> PROBLEM STATEMENT:
Return every one of the records below word for word, changing nothing.

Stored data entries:
Begin
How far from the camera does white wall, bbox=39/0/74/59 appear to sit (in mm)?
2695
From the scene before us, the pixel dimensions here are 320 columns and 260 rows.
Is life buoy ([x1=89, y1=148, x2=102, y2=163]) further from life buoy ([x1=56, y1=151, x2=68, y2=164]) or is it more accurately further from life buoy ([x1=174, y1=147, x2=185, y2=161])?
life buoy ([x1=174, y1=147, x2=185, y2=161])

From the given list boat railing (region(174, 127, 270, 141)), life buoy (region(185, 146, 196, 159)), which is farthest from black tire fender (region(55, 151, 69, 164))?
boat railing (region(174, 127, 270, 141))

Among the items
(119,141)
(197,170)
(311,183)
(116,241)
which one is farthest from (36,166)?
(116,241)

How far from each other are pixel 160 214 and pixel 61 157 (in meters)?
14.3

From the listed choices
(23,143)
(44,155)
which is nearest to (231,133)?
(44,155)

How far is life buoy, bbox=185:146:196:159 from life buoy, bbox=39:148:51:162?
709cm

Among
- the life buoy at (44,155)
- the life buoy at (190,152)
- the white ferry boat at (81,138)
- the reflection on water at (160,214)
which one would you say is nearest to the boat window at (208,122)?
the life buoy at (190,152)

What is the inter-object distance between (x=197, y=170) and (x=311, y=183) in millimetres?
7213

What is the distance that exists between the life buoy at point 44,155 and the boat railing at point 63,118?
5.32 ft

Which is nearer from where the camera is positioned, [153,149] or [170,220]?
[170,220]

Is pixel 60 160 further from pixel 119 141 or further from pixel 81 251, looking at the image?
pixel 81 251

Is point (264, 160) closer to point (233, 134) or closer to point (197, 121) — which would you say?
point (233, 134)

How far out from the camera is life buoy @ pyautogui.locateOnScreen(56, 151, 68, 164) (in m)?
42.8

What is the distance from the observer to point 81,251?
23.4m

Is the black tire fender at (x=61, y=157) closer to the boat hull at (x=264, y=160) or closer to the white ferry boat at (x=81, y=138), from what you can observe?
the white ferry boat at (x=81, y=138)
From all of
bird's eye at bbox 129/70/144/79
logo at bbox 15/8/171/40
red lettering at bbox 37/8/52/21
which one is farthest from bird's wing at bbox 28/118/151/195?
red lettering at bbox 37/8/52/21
End
> SOLUTION TO THE EXERCISE:
How far from the camera does white wall, bbox=39/0/74/59 appear to sit (in mm)?
2695
From the scene before us, the pixel dimensions here are 320 columns and 260 rows.
Is life buoy ([x1=89, y1=148, x2=102, y2=163]) further from life buoy ([x1=56, y1=151, x2=68, y2=164]) or is it more accurately further from life buoy ([x1=174, y1=147, x2=185, y2=161])?
life buoy ([x1=174, y1=147, x2=185, y2=161])

From the given list boat railing (region(174, 127, 270, 141)), life buoy (region(185, 146, 196, 159)), which is farthest from black tire fender (region(55, 151, 69, 164))?
boat railing (region(174, 127, 270, 141))

Among the items
(119,141)
(197,170)
(311,183)
(116,241)
which one is farthest from (36,166)?
(116,241)

How far from each other are pixel 160 214 and pixel 61 157 (in meters)?
14.3

From the listed choices
(23,143)
(44,155)
which is nearest to (231,133)?
(44,155)

How far is life buoy, bbox=185:146:196:159 from life buoy, bbox=39:148:51:162?
709cm

Among
- the life buoy at (44,155)
- the life buoy at (190,152)
- the white ferry boat at (81,138)
- the reflection on water at (160,214)
which one would you say is nearest to the boat window at (208,122)?
the life buoy at (190,152)

What is the inter-object distance between (x=197, y=170) and (x=311, y=183) in millimetres?
7213

What is the distance that exists between the life buoy at point 44,155 and the boat railing at point 63,118?
5.32 ft

Which is nearer from where the camera is positioned, [153,149] or [170,220]?
[170,220]

Is pixel 60 160 further from pixel 119 141 or further from pixel 81 251, looking at the image?
pixel 81 251

Is point (264, 160) closer to point (233, 134) or closer to point (197, 121) — which would you say?
point (233, 134)

How far out from the camera is life buoy @ pyautogui.locateOnScreen(56, 151, 68, 164) (in m)?
42.8

What is the distance from the observer to point 81,251?
23.4m

Is the black tire fender at (x=61, y=157) closer to the boat hull at (x=264, y=160) or closer to the white ferry boat at (x=81, y=138), from what you can observe?
the white ferry boat at (x=81, y=138)
From all of
bird's eye at bbox 129/70/144/79
logo at bbox 15/8/171/40
red lettering at bbox 37/8/52/21
which one is farthest from bird's wing at bbox 28/118/151/195?
red lettering at bbox 37/8/52/21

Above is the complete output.